Some reporting tools do exist to help in benchmarking aspects of clinical information system safety. Chaparro and colleagues report on the safety performance of computerized physician order entry (CPOE) across 41 US pediatric hospitals, using the Leapfrog CPOE tool.4 Their data raises concerns, given that on average only 62% of potential medication errors were detected by CPOE, with a range of 23 to 91%. The better news was that performance seemed to increase by about 4% per year, indicating perhaps that feeding back results of these tests might prompt system improvement.
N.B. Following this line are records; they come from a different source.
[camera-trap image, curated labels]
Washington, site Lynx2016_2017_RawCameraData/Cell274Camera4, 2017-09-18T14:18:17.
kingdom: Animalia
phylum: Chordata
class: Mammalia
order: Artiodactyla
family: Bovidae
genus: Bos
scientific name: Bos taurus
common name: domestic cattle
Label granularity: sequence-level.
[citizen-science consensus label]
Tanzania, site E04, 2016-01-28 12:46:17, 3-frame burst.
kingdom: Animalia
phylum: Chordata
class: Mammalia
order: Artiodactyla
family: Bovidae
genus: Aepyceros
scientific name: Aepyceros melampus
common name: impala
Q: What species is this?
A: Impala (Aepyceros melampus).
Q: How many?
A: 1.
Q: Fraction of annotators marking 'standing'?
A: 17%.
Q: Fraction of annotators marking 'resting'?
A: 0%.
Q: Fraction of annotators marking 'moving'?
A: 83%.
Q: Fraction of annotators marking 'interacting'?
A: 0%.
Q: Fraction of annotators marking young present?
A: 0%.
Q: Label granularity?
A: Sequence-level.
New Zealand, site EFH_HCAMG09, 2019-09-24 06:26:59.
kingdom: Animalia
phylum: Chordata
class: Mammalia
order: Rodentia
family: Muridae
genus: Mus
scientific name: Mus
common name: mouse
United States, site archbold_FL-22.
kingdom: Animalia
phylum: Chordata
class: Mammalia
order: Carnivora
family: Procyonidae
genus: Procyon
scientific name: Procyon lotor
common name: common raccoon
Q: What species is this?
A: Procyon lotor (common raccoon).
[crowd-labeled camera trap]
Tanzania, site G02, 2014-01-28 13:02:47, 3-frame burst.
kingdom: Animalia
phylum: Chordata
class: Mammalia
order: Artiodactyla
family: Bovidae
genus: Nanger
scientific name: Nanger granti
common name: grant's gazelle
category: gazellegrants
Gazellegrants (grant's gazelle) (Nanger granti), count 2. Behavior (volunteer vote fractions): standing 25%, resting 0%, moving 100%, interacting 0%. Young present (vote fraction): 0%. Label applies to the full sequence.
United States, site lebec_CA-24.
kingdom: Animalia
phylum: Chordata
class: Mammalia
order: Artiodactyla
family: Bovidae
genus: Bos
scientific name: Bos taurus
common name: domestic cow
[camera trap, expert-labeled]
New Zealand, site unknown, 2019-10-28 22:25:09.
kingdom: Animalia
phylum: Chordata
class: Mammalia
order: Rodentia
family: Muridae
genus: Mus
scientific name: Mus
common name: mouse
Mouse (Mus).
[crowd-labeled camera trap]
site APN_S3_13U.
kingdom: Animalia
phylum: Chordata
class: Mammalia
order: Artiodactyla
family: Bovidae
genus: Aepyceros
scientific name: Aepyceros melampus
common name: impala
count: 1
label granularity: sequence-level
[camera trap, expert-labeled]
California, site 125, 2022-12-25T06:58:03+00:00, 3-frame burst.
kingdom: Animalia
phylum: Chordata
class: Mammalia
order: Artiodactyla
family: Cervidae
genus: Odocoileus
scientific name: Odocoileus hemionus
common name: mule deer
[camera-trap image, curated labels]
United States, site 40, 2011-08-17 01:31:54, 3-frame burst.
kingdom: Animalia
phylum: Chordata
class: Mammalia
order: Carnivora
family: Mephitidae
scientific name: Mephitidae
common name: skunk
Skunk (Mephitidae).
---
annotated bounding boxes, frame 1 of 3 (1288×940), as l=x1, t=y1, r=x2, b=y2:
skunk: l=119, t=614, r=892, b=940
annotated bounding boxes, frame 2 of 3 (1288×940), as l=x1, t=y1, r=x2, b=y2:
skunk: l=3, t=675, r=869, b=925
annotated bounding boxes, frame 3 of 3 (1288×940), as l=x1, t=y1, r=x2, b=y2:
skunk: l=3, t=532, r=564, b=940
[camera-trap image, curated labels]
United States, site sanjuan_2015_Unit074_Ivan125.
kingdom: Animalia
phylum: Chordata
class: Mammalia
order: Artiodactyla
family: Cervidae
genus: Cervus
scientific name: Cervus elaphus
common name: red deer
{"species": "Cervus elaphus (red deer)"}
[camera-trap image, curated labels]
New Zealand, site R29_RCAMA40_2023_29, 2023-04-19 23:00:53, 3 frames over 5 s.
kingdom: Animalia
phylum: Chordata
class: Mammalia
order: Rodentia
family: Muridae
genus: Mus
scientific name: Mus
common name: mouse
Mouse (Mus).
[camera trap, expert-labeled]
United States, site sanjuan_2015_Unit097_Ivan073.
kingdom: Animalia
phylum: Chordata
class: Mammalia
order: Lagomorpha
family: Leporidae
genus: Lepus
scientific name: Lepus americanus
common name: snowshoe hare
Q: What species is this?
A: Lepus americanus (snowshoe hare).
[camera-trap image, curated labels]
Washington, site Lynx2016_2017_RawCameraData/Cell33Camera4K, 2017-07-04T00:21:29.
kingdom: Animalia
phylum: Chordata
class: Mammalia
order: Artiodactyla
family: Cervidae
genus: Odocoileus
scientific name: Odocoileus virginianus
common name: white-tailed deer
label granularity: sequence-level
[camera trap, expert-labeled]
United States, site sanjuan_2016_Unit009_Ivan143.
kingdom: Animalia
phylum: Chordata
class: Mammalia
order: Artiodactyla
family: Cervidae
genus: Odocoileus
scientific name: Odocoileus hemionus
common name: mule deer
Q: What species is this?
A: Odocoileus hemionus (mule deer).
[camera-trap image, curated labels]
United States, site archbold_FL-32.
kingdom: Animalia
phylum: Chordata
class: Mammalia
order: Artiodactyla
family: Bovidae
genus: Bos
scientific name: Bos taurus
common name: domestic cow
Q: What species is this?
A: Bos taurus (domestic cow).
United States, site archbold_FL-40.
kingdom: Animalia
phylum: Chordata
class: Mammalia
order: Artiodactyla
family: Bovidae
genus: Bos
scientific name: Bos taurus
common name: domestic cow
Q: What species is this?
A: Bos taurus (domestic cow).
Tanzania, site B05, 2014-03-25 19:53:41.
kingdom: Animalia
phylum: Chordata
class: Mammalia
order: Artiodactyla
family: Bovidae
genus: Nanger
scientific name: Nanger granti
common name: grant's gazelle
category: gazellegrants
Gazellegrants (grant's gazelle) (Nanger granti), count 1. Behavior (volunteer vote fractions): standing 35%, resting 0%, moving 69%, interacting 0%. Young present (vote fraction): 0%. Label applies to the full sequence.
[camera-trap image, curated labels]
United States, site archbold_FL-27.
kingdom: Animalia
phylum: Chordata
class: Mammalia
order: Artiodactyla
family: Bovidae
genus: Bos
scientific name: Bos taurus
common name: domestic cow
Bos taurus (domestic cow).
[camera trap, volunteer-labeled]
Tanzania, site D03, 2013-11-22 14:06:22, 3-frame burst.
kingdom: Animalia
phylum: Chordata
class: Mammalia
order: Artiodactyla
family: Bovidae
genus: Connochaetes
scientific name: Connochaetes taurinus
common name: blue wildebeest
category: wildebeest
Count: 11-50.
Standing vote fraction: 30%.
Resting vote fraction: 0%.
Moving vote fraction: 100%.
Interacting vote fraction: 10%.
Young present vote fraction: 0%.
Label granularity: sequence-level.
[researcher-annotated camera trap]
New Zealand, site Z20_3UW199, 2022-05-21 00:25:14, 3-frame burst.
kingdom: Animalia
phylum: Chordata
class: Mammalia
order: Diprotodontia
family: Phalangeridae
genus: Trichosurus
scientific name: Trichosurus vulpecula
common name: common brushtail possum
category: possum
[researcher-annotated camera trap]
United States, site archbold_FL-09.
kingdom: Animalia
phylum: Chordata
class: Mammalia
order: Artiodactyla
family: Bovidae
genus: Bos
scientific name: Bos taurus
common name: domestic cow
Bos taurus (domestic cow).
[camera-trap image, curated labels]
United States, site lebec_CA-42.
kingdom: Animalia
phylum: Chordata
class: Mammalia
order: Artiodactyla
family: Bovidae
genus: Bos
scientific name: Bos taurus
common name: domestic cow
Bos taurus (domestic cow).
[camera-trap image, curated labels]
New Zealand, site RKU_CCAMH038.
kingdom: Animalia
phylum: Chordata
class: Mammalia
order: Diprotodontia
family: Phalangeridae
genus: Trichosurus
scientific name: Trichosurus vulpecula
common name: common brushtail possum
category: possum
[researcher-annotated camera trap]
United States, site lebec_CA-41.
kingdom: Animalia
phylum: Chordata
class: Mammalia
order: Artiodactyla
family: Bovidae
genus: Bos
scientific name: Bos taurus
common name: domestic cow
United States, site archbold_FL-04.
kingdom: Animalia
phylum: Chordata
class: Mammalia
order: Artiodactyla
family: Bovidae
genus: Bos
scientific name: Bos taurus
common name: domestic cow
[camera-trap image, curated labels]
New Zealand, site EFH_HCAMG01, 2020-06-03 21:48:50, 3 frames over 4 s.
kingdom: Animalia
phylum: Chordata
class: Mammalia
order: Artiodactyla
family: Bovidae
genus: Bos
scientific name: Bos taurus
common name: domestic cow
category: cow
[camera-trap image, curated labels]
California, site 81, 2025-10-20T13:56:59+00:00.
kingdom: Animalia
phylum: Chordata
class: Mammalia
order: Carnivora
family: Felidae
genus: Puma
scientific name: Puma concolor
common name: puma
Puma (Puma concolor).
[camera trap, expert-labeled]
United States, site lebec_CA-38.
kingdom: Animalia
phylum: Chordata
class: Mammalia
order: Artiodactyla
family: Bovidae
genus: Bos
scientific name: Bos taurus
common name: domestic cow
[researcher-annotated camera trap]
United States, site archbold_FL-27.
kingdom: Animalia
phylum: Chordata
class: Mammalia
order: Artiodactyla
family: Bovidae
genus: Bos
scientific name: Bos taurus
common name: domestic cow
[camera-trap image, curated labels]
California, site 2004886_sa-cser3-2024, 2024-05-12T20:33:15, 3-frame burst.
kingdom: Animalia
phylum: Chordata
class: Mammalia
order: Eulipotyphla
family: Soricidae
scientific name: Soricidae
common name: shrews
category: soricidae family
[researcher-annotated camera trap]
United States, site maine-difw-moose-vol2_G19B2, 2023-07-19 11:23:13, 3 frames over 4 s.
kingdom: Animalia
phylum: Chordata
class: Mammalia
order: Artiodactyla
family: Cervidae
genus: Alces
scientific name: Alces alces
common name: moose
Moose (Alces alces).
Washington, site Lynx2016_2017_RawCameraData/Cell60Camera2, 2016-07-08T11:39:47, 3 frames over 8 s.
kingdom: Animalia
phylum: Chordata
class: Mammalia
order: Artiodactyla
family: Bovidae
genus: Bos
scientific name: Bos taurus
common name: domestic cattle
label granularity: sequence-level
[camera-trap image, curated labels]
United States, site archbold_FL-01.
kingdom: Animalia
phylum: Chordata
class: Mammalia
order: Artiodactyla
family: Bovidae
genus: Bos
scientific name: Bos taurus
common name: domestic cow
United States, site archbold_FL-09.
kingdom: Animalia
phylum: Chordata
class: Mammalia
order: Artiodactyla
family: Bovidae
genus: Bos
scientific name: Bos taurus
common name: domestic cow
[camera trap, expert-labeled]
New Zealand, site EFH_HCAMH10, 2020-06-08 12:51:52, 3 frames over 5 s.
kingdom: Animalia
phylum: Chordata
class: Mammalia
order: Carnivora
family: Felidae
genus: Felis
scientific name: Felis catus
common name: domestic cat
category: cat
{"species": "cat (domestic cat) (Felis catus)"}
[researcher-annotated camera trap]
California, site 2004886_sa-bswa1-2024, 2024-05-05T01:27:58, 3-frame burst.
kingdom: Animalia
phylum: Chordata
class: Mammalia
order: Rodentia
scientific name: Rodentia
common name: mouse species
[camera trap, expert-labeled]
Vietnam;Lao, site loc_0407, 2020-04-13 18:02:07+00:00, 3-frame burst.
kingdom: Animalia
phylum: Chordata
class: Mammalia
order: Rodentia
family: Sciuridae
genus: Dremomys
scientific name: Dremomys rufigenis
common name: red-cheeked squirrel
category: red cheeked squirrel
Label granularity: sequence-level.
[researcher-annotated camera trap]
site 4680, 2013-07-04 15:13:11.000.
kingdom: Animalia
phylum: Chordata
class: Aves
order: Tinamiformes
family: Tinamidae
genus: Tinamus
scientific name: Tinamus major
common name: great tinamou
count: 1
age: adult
Key to patient safety, whether technology associated or not, is the development of a safety culture. In their paper on safety huddles, Menon et al. explore how daily discussions to identify and manage safety risks in healthcare, including those associated with electronic health records, appear to create a collective sense of situational awareness of safety issues, which is a necessary prerequisite to responding to such problems.5

So, what does it mean to safely use information technology in healthcare? We would hope firstly that errors in technology design, construction and implementation are few. Many other safety critical industries face similar challenges and we need not reinvent what already seems to work well. Part of technology brittleness comes from the clash between the “work as imagined” encoded in software, and the complexity and fluidity of “work as done”, executed in practice.6 Workarounds and errors can arise when users try to bend systems to their true work needs, either because their work needs have changed, or there are fundamental misunderstandings between designer and user about what work looks like. Embracing the ‘missing’ information about user needs that is left in plain sight when users create workarounds should give designers the insights needed to craft more adaptive and localisable technologies.7

Performability (performance related reliability) is a concept, developed in computer engineering, to describe a graceful degradation in system performance as components start to fail.8 Performable systems are thus relatively resilient in the face of failure because performance does not quickly fall over a cliff when things go wrong, and degradation can be visible, giving system users valuable warning that they are working in a higher risk context. While performability is already likely to be a design property of infrastructure such as computer networks and databases, it is not a design feature of other parts of the system. We really should be engineering performability into workflows, user interfaces, and socio-technical procedures such as return to paper during a computer downtime. Harnessing redundancy in design can enhance the likelihood of graceful degradation under system stress and improve patient safety.9

We also have much to learn from success as well from failure. Patient safety researchers are increasingly emphasising the need to both study Safety-1 (when things go wrong) as well as Safety-2 (when things go right).10Understanding why similar events in one setting lead to harm but not in another, or what triggers a ‘great catch’ can be highly instructive.11

Informatics safety science is still in its infancy. We have over the last decade focussed mainly on making the case to take the safety of information technology seriously, by documenting what can go wrong, and demonstrating the consequences that such problems bring. We must not forget that technology has overall improved patient safety, despite the new risks, and that our clinical users have high expectations of technology performance. The next decade of safety research must move to building systems that can effectively detect problems as they unfold, and ensure the design of such systems are as resilient as possible in the face of inevitable system stresses and failures. Risk cannot ever be completely engineered out of our systems, but it can be effectively managed and minimised. There remains much to do.